Evenmin bestaan er andere regelingen die tot eenzelfde resultaat voor de Regiopolitie leiden en waaruit zou kunnen worden geconcludeerd dat verhaal langs privaatrechtelijke weg de desbetreffende regeling op onaanvaardbare wijze doorkruist. Met name stelt het hof vast dat strafrechtelijke afdoening middels een strafbeschikking als bedoeld in artikel 257a lid 2 aanhef en onder d Wetboek van Strafvordering, de Regiopolitie geen soelaas biedt nu zij in dit geval niet zelfstandig een strafbeschikking met een voor executie vatbare verplichting tot betaling aan de staat van een geldsom ten behoeve van de Regiopolitie kan uitvaardigen.
2.11
Niet is voorts gebleken dat het bestaan van de regeling van afdoening middels strafbeschikking met schadevergoeding door tussenkomst van het Openbaar Ministerie of het bestaan van de mogelijkheid om als benadeelde partij in een strafvorderingsprocedure ten overstaan van de rechter schadevergoeding te vorderen, meebrengt dat de belangen van [appellante] in het kader van die regelgeving(en), mede in verband met de aard van de aan de Regiopolitie opgedragen taak en de aard van de door haar gemaakte kosten, tot onaanvaardbare doorkruising van die regeling(en) leidt, als door de Regiopolitie voor verhaal van haar schade langs privaatrechtelijke weg wordt gekozen.
2.12
In het onderhavige geval, waarin iemand aangifte doet dat een strafbaar feit gepleegd is, wetende dat het niet gepleegd is, met als oogmerk het dienen van een rechtens niet te respecteren eigenbelang, terwijl hij bovendien weet of moet begrijpen dat die aangifte voor het overige geen enkel belang dient, kan het kostenverhaal mitsdien niet als een onaanvaardbare doorkruising van de publiekrechtelijke regelingen ter zake van de politietaken worden beschouwd.
2.13
Als laatste komt in dit verband nog aan de orde of de Regiopolitie recht heeft op vergoeding tot een bedrag van € 306,53.
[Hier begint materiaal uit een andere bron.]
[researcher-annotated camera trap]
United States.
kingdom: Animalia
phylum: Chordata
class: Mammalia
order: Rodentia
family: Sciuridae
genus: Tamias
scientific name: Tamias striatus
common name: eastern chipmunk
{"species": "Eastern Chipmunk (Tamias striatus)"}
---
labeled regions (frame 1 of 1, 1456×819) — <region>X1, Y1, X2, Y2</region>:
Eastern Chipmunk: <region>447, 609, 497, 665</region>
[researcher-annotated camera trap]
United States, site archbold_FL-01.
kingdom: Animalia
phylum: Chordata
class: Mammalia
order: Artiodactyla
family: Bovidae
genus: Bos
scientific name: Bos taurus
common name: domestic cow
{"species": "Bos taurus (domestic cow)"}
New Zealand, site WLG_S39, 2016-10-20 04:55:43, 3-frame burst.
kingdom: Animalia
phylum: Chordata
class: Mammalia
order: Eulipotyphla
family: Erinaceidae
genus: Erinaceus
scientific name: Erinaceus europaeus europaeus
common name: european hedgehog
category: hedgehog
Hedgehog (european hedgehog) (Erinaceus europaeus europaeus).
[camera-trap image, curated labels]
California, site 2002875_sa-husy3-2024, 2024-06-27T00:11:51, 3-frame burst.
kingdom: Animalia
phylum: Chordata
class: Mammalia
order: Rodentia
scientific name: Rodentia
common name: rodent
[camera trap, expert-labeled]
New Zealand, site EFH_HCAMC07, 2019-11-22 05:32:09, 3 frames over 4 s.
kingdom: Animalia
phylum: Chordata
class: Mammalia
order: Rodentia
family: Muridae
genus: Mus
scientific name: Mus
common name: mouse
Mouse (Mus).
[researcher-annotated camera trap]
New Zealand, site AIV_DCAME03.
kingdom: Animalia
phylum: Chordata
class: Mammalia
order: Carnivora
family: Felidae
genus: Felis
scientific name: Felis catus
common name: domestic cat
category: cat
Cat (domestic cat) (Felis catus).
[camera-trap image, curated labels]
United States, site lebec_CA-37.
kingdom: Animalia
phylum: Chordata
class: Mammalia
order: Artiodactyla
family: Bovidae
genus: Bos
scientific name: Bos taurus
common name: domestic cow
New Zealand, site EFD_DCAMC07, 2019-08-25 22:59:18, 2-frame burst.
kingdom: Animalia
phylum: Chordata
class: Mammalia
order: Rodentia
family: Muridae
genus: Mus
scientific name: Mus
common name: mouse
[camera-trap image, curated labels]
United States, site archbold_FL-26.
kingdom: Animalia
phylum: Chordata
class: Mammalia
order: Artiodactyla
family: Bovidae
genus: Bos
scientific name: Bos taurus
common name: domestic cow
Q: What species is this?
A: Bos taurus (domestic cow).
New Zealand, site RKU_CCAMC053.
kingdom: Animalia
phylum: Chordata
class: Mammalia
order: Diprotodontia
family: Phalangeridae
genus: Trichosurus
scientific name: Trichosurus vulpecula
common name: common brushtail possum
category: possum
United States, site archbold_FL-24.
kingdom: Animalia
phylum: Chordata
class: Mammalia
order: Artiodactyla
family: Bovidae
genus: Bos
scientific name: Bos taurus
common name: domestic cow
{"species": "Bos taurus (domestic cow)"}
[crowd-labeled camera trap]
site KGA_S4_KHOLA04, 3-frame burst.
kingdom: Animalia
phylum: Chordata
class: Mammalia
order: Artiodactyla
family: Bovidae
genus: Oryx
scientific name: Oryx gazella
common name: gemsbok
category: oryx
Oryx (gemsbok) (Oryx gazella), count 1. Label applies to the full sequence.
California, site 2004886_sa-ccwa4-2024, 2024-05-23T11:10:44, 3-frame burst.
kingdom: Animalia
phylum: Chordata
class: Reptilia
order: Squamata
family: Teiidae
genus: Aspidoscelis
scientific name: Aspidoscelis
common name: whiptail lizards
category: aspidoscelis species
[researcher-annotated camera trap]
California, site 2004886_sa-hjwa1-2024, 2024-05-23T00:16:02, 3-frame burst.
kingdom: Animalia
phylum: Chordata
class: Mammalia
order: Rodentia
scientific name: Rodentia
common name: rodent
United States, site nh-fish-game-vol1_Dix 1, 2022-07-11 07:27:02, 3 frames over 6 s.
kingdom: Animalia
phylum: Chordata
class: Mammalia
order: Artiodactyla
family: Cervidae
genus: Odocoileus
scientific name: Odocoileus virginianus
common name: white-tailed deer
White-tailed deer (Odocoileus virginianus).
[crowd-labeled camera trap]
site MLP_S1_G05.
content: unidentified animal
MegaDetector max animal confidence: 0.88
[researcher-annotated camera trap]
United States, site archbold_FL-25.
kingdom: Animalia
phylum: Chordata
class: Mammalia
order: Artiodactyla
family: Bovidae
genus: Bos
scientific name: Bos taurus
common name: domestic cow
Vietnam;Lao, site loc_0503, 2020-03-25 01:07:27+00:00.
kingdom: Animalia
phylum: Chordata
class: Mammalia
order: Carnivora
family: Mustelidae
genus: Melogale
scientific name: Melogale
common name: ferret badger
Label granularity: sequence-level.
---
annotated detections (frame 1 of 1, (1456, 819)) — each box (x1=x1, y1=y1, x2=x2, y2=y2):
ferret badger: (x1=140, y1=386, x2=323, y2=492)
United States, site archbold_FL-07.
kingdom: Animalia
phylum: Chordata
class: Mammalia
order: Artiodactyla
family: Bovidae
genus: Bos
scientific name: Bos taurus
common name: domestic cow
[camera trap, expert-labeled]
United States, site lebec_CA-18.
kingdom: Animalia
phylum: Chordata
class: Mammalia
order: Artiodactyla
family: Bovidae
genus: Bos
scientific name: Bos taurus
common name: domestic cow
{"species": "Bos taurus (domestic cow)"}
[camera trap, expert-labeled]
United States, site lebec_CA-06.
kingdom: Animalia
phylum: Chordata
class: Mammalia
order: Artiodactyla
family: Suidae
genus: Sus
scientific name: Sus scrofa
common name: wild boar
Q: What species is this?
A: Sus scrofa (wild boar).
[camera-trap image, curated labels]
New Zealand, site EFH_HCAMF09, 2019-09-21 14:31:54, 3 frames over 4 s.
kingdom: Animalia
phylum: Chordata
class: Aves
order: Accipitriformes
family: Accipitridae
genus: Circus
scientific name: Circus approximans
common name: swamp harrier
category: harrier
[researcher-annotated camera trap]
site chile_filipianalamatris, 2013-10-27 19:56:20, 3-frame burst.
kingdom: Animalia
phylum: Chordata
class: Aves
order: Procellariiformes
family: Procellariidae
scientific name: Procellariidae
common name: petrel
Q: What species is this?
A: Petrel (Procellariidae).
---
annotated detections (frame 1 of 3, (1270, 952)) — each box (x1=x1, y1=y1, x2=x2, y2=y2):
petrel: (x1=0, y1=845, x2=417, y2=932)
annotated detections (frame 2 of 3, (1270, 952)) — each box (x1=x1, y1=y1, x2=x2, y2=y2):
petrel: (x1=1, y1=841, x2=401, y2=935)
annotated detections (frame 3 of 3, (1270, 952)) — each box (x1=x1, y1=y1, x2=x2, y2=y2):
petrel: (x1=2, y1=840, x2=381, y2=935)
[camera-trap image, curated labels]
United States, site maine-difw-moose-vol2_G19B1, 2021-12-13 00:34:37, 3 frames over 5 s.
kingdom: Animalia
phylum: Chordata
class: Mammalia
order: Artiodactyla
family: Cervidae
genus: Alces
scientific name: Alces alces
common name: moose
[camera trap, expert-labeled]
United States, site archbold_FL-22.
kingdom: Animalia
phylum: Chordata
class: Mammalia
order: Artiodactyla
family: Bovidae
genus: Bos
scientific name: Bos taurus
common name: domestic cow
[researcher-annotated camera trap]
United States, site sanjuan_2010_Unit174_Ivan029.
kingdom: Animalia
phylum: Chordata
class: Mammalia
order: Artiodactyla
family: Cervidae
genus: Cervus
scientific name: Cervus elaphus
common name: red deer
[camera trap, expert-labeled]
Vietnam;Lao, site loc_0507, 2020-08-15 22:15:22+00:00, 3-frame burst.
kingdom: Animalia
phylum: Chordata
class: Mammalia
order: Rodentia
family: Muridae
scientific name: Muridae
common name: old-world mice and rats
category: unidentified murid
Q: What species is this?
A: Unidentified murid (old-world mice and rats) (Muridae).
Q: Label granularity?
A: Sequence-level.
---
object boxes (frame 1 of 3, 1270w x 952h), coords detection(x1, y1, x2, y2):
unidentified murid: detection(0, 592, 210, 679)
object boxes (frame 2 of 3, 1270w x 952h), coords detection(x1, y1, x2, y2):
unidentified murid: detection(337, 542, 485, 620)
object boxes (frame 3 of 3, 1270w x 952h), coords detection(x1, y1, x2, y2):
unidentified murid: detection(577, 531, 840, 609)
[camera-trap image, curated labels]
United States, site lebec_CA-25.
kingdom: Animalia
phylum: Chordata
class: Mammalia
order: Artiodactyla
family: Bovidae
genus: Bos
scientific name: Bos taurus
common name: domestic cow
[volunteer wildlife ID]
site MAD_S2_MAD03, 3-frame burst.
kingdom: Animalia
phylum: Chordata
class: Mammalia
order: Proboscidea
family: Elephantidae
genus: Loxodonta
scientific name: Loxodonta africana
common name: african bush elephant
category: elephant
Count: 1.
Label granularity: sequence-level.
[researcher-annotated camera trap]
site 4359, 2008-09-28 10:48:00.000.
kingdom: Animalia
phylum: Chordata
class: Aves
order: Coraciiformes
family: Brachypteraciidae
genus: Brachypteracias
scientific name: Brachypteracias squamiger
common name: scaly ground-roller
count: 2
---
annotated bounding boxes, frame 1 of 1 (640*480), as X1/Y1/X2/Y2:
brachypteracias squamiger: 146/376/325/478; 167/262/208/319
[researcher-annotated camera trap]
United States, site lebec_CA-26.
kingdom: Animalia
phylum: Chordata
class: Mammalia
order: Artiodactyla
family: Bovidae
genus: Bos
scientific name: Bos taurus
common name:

Naar stelling van [appellante] kunnen kosten die betrekking hebben op onderzoek niet worden aangemerkt als onnodig en dus schadeveroorzakend omdat door dit onderzoek aan het licht is gekomen dat [appellante] valse aangifte had gedaan. Alleen het onnodig opnemen van de valse aangifte heeft (mogelijk) tot schade geleid volgens [appellante].
2.14
Naar oordeel van het hof gaat dit betoog niet op. Pas op 9 augustus 2005 is [appellante] als verdachte van het misdrijf van valse aangifte aangemerkt. Voordien was er voor de Regiopolitie geen aanleiding ervan uit te gaan dat het verhaal van [appellante] niet waar zou zijn en zij dus nodeloos kosten voor onderzoek naar die door [appellante] gestelde feiten deed. Pas vanaf 9 augustus 2005 is dan ook strafrechtelijk onderzoek naar valse aangifte gedaan. Dat voordien onderzoek is gedaan naar feiten die achteraf nooit zijn gebeurd en feiten die uit dat onderzoek blijken aanleiding zijn geweest voor de verdenking van valse aangifte en mogelijk als bewijs van de schuld van [appellante] aan dat strafbare feit konden worden gebruikt, brengt weliswaar mee dat dit onderzoek enig nut heeft gehad, maar daarmee nog niet dat de kosten daarvan niet als schade op [appellante] kunnen worden verhaald.
2.15
Dat [appellante] is aangetast in haar persoon door de bejegening zijdens de Regiopolitie is niet voldoende onderbouwd zodat haar daarop betrekking hebbende vordering om die reden reeds strandt.
2.16
Het voorgaande leidt ertoe dat de vordering moet worden afgewezen. Als de in het ongelijk te stellen partij zal [appellante] de proceskosten van de Regiopolitie moeten vergoeden.
3. Beslissing
Het hof:
wijst de vordering af;
verwijst — uitvoerbaar bij voorraad — [appellante] in de proces-kosten, voor zover aan de kant van de Regiopolitie gevallen, op € 313, voor verschotten, op € 2.682, voor salaris van de advocaat, te vermeerderen met de wettelijke rente met ingang van veertien dagen na de dag waarop dit arrest wordt uitgesproken.
Dit arrest is gewezen door mrs. J.C. Toorman, W.J. Noordhuizen en G.C.C. Lewin uitgesproken ter openbare terechtzitting van 26 juli 2011 door de rolraadsheer.